Legal Comment - September 2006
By: Stephen C. Nick, Eau Claire City Attorney
Stephen Nick is City Attorney for the City of Eau Claire. He recently was designated a Local Government Fellow by the International Municipal Lawyers Association. He is a 1995 graduate of U.W. Law School, president-elect of the Eau Claire County Bar Association and board president for the Children's Museum of Eau Claire.
Captions: Licensing & Regulation 386
Other Licensing & Regulation Captions
No more bankers boxes filled with old pawn slips. No more weekly rounds to the stores to collect and file the slips. And most importantly, no more needle-in-a-haystack searches through the paper files in an attempt to find the right slip when property is reported stolen. The City of Eau Claire put another detective back on the street while cutting costs, protecting its citizens, and improving its ability to solve property crimes. It did so by adopting an updated pawnbroker licensing ordinance requiring pawnbrokers to submit pawn transactions electronically.
Eau Claire, like many cities across the country, already regulated pawnbrokers by requiring a local license, conducting background checks on owners, and enforcing state statutory requirements on the filing of pawn transaction slips. Keeping up on this last task was difficult for a department that had not gained personnel over the last decade, despite the city's consistent growth in population and area. The City and its police department were looking for ways to improve the level of service to citizens with fewer employees and other resources, a challenge all local governments confront with added intensity under the current levy limit restraints.
The department proposed automation of the pawn transaction reporting process. First, the local ordinance had to be updated to require electronic reporting.1 Electronic reporting was a new approach to most local pawnbrokers and one on which statutory regulations provide no guidance.2 Second, the City had to defend against a constitutional challenge brought by several local pawnbrokers. That led the City to the Court of Appeals as an appellant seeking and obtaining reversal of an earlier adverse decision in circuit court.3 Finally, once the ordinance was ruled constitutional, the City successfully worked with pawnbrokers to implement the new local code provisions. After about six months under the new ordinance the positive results are already apparent. It was worth the considerable effort to update what is a long history of pawnbroker regulation.

Stored items:
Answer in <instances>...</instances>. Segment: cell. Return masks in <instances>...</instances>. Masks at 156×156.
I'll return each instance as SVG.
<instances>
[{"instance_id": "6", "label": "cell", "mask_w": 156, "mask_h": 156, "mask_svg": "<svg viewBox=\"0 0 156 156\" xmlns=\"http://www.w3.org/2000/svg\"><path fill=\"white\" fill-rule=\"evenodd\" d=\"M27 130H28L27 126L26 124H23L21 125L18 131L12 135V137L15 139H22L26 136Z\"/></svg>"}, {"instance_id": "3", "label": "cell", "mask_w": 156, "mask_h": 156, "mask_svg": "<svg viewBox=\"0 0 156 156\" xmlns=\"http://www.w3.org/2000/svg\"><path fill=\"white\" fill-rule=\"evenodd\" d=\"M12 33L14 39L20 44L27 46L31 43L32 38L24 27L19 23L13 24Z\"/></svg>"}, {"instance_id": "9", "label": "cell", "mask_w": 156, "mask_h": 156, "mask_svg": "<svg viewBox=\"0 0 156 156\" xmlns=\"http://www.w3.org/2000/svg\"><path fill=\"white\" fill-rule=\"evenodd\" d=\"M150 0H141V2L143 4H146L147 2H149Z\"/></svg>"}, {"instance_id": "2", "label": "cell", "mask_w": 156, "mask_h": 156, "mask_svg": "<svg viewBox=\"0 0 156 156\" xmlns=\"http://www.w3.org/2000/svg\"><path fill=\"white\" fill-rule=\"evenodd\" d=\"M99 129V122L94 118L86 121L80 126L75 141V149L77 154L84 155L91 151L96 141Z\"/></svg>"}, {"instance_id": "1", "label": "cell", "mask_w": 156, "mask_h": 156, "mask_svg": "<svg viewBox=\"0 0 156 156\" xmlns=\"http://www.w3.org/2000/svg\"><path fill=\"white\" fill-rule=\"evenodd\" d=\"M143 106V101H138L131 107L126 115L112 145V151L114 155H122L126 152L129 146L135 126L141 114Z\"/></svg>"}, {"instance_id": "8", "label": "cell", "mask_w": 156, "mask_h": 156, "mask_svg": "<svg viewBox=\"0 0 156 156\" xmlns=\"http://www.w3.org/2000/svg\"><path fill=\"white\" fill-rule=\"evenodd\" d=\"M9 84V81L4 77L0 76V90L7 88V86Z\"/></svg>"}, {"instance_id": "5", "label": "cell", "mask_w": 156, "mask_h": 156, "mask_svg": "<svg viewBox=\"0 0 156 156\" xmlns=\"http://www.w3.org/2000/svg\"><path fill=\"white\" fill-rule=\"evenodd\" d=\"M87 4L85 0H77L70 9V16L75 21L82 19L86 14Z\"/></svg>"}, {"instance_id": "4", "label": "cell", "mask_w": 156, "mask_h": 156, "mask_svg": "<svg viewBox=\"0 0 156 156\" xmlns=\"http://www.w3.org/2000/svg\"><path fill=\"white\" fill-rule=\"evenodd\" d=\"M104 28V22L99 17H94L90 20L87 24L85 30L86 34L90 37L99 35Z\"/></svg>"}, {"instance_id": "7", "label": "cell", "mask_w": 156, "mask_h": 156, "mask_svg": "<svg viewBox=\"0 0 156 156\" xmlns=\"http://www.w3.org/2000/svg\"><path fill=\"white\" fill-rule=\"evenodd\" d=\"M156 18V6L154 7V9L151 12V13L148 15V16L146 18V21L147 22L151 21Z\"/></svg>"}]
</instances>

- BRIEF A -
Return everything from "Legal Comment - September" down to "Museum of Eau Claire." in the article on Eau Claire's pawnbroker ordinance, copied word for word.
- BRIEF B -
Resume the article on Eau Claire's pawnbroker ordinance, picking up after its final sentence.

- EXERCISE RESPONSE A -
Legal Comment - September 2006
By: Stephen C. Nick, Eau Claire City Attorney
Stephen Nick is City Attorney for the City of Eau Claire. He recently was designated a Local Government Fellow by the International Municipal Lawyers Association. He is a 1995 graduate of U.W. Law School, president-elect of the Eau Claire County Bar Association and board president for the Children's Museum of Eau Claire.

- EXERCISE RESPONSE B -
A Brief History of Pawnbroker Regulation And Resulting Litigation
The classification of pawnbrokers as a distinct business group subject to licensing and related reasonable regulation is well established in Wisconsin and across the country.4 In Wisconsin, the classification is based upon specific state statute. Pawnbrokers are defined and regulated by Wisconsin Statute sec. 134.71. This statute has existed in some form since 1901. In addition to state regulations, the law expressly authorizes municipalities to enact ordinances governing pawnbrokers and other business classifications "if that ordinance is at least as stringent as this section."5 Wisconsin municipalities also enjoy home rule authority to adopt regulations that further matters of local legitimate governmental interest.6 Eau Claire utilized both home rule and the specific statutory grant of authority to support adoption of its local ordinance.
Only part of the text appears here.